▶ [TAREA] Presenta como lista numerada las entradas que van desde la línea que contiene "Which do you" hasta la línea que contiene "6.12 metres", ambas incluidas, sin las líneas en blanco.

(Extractos de datos de preguntas espaciales)
★ ★ ★ ★ ★ ★ ★

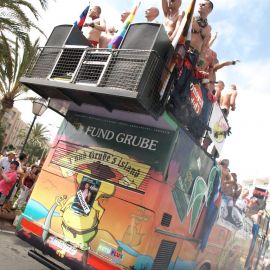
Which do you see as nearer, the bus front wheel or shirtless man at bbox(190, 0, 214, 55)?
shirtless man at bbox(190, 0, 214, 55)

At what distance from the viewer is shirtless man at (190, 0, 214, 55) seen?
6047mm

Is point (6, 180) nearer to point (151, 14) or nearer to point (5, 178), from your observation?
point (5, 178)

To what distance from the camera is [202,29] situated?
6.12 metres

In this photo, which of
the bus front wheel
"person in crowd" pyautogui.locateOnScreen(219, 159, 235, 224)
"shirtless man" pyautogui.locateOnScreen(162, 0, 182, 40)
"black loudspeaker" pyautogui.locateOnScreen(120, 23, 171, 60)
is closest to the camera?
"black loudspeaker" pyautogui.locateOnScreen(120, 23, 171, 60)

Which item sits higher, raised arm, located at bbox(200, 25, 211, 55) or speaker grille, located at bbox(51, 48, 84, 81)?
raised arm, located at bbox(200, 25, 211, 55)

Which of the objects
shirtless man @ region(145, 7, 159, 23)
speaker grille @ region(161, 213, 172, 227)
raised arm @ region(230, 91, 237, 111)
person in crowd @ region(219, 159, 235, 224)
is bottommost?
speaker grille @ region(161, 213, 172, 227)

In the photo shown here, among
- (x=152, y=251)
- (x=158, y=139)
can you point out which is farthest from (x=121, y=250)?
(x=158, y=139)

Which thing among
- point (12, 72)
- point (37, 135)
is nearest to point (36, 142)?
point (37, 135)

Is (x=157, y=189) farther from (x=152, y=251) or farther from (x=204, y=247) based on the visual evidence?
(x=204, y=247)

★ ★ ★ ★ ★ ★ ★

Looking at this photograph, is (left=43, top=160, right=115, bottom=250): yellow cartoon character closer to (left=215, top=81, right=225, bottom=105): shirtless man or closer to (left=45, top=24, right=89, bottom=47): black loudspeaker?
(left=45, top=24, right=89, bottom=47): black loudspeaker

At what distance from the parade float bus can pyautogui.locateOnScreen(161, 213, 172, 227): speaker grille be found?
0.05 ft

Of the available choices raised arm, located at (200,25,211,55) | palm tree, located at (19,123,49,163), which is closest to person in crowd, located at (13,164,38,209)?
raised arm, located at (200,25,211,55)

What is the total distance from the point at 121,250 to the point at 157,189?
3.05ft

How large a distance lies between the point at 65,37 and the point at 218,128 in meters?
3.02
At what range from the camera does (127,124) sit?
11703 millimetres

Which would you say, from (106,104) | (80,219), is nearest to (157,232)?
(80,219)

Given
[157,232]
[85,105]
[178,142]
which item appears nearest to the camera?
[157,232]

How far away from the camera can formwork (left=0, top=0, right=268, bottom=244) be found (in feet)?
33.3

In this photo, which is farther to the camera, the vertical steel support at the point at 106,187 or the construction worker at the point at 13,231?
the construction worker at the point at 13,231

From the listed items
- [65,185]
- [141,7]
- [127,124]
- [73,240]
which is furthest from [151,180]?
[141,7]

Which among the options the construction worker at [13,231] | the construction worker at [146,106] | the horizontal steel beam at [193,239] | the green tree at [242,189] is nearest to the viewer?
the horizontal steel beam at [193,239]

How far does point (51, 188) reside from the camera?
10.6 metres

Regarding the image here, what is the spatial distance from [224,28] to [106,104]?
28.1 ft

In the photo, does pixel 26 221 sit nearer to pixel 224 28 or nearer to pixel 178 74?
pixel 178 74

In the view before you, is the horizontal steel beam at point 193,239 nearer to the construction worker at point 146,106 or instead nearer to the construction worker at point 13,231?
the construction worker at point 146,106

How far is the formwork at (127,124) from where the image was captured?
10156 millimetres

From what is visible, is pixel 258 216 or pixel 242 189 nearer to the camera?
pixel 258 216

★ ★ ★ ★ ★ ★ ★

▶ [RESPUESTA COMPLETA]
1. Which do you see as nearer, the bus front wheel or shirtless man at bbox(190, 0, 214, 55)?
2. shirtless man at bbox(190, 0, 214, 55)
3. At what distance from the viewer is shirtless man at (190, 0, 214, 55) seen?
4. 6047mm
5. Is point (6, 180) nearer to point (151, 14) or nearer to point (5, 178), from your observation?
6. point (5, 178)
7. To what distance from the camera is [202,29] situated?
8. 6.12 metres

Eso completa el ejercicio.